Questo rischio, tuttavia, viene escluso in tre casi: 1) la prestazione di lavoro autonomo resta tale in presenza di particolari competenze teoriche del collaboratore/lavoratore autonomo;
2) il reddito annuo lordo del lavoratore è pari ad almeno Euro 18.000; 3) si è in presenza di un esercizio di attività professionali per le quali l’ordinamento richiede l’iscrizione in un ordine professionale o registro. In presenza di uno di questi tre elementi, l’art. 69-bis non si applica.

 

 

Incidenza nel pubblico impiego
Il D.lgs. 276/2003, c.d. Legge Biagi, aveva esplicitamente escluso dalla propria disciplina le co. co. co. rese nella Pubblica Amministrazione; infatti, in ragione del principio di buon andamento che regola la Pubblica Amministrazione, l’accesso alla stessa è riservato esclusivamente ai vincitori di concorso pubblico ai sensi dell’art. 97 della Costituzione: disposto inderogabile, salvo riforma costituzionale (che non c’è mai stata).
Sul punto è stata fondamentale la sentenza Corte Cost., 27.3.2003, n. 89.

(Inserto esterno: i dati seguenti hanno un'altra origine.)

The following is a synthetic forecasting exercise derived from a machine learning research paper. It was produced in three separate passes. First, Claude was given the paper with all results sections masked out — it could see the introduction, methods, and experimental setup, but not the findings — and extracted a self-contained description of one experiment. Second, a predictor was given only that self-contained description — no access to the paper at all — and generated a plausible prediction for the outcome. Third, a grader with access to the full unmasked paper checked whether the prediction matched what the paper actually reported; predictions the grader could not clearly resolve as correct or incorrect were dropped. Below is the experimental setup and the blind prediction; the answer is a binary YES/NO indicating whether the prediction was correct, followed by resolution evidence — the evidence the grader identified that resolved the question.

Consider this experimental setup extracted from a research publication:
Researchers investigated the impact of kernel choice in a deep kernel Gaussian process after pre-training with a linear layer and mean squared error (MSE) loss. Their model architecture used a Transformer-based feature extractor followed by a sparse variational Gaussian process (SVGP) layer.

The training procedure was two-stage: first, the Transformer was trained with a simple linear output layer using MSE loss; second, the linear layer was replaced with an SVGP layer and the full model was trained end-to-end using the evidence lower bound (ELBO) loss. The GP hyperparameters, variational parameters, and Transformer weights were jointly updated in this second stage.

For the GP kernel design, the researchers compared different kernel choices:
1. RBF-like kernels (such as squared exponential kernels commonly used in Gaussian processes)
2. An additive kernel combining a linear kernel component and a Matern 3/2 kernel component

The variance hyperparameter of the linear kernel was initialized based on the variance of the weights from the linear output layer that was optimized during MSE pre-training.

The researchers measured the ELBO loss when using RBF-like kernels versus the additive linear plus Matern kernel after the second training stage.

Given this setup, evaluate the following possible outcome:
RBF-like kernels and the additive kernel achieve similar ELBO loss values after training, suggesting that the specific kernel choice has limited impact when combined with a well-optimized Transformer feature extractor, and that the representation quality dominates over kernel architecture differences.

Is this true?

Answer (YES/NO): NO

Questo comporta che una collaborazione coordinata e continuativa in una P.A., anche in assenza di un valido progetto, non può – e non avrebbe comunque potuto – trasformarsi in rapporto di lavoro a tempo indeterminato: un collaboratore, ad esempio, che sollevi una questione di tale genere innanzi al Giudice del lavoro, infatti, finirebbe con ottenere solo una qualche forma di risarcimento. Risarcimento che, eventualmente, potrebbe essere commisurato alle retribuzioni spettanti sino alla data di scadenza effettiva del rapporto di collaborazione.

In questa stessa direzione il Dipartimento della Funzione Pubblica della Presidenza del Consiglio dei Ministri si è espresso con la circolare del 15 luglio 2004 ed ha ulteriormente rilevato che “…con riferimento ai c.d. “co.co.co.”, la norma generale di cui al secondo comma dell’art. 36 del decreto legislativo 165/2001 impedisce a priori (indipendentemente dall’applicabilità senz’altro da escludersi del decreto legislativo 276/2003 alla pubblica amministrazione) l’operatività di qualsivoglia meccanismo di automatica conversione del rapporto in rapporto di lavoro subordinato a tempo indeterminato, come invece stabilito per il settore privato dall’art. 69 decreto legislativo 276/2003. L’art. 36 citato, infatti, stabilisce che la violazione di disposizioni imperative riguardanti l’assunzione o l’impiego di lavoratori, da parte delle pubbliche amministrazioni, non può comportare la costituzione di rapporti di lavoro a tempo indeterminato con le medesime pubbliche amministrazioni”.

La Riforma Fornero, lasciando a successivi decreti la possibilità di eventuali modifiche, non ha introdotto novità per quanto riguarda le collaborazioni coordinate e continuative nel pubblico impiego che, quindi, continuano a seguire la precedente disciplina: non è richiesto alcun progetto, ed una eventuale controversia che accerti la natura subordinata del rapporto di lavoro poterà, come unica conseguenza, il diritto al risarcimento del collaboratore. Rimane esclusa, pertanto, la conversione del rapporto.